Monday, September 24, 2012

Review: Wonder Woman, volume 1: Blood

We kick off my New 52 reviews with the first volume of Brian Azzarello's run on Wonder Woman. And boy howdy, is this book polarizing. Check the message boards online-- either Azzarello is an evil monstrous being who has irrevocably ruined Wonder Woman and the Amazons, or he is a visionary who has finally made Wonder Woman relevant. Let's take a look, shall we?

I'll just get this out of the way right now: I liked this book, and I don't think that Azzarello has committed an awful crime with it. That being said, I understand why fans of old Wonder Woman are upset: he origin has changed, her personality has been altered, and the Amazons are much more violent than before. So yeah, lot's of big changes with this comic.

And yet... I've been seeing people call new Wonder Woman "Kratos with tits." Come on guys, she's not that bad.

Wonder Woman takes things in a slightly different direction than one may expect. This is, in many ways, a modernized Greek myth. The gods dick around with mortals, Zeus is a shameless womanizer, and Hera is vengeful and angry. Basically, the gods are as they should be. I also love their new designs. Each god's appearance is human enough that we can understand their emotions, but inhuman enough that we never forget that these beings are, well, inhuman.
Hermes the messenger god, seen here totally ripping off Moses.
Wonder Woman, a.k.a. Princess Diana, is the daughter of Hippolyte, the queen of the Amazons, a group of apparently immortal women who live in a magical land called Paradise Island (or Themyscira). Traditionally, Diana was formed from clay and then given life by the goddesses of the Greek pantheon. In the New 52 version, however, she is... um... not.

Oh, they acknowledge the clay story, but it's revealed only one issue later to be a lie. Hippolyte concocted the story in order to protect Diana from Hera's wrath, as in actuality, Diana was the lovechild of Hippolyte and Zeus, which is oddly fitting, since Diana is already protecting a young woman being hounded by Hera for carrying Zeus's newest bastard, and this revelation makes it more personal.

It also makes her very pissed. Diana does not take the news well.
It doesn't help that the goddess of strife and discord is a terrible people person.
And right here, we also see why many classic Wonder Woman fans are so pissed. Wonder Woman is no longer unique. She is now tied to Zeus, a guy who, if you know anything at all about Greek mythology, you know has fathered enough bastard children to put Genghis Khan to shame. There's also the fact that the "daughter of Zeus" origin was already claimed by someone in the DC universe-- Wonder Girl. That's right, they gave Wonder Woman her sidekick's origin.

However, I can see what Azzarello is aiming for here.
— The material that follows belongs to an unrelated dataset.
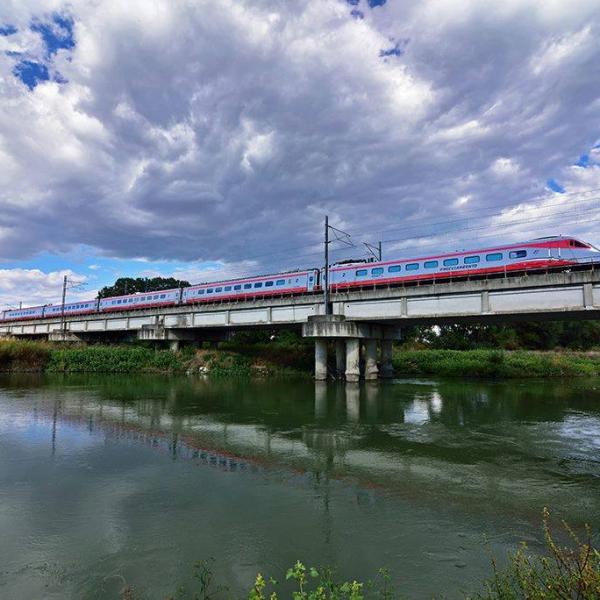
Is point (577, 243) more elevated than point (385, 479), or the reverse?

He wants to tell a story that's very deeply entrenched in Greek Mythology, and in Greek myth, being a hero pretty much meant that a god had to be your parent. Making Wonder Woman the daughter of Zeus emphasizes her mythological theme. This version is clearly not meant to be a modern hero as we understand, but instead a Classical Greek hero (hence why this new Wonder Woman is a bit more prone to violence).

I can see why people would be upset about this. Wonder Woman and the Amazons have always been about peace, after all... but the whole paradise thing? That's a Christian concept. Since this new version is focused more on classical mythology, I don't mind that classical values are being applied.

This is a well done story. The interactions between Diana and the other characters is just great. I love her playful teasing with Zola (the pregnant girl she's protecting) and Hermes. I love how she reacts to her life being a lie. I just love this whole story.

And also, I love the art. Cliff Chiang's artwork in this comic is absolutely gorgeous and beautifully stylish. The last two issues in this volume have a different guy doing the artwork, and maybe if they had worked on it from the start I wouldn't have minded, but next to Chiang's drawings, the art in issues 5 and 6 look like crap.
Is this not one of the most stylishly badass covers ever?
Also, Wonder Woman is actually colored like someone from the Mediterranean, so there's that too.
I should also note that this series can get pretty gory at times. Hera begins her assault on the pregnant woman by chopping off some horses heads, and we are then treated to a seen of human torsos crawling out of the bleeding stumps to become centaurs. Admittedly, that's a pretty imaginative way to make centaurs, but this is not a comic for the squeamish (why do I get the feeling I'll be saying that a lot as I review the New 52?).

That's all I have to say. I can't really recommend for or against this comic because whether or not you enjoy it depends a lot on what you want out of a wonder woman story. I will say, however, that I really enjoyed this and will most definitely get volume two when it comes out in January.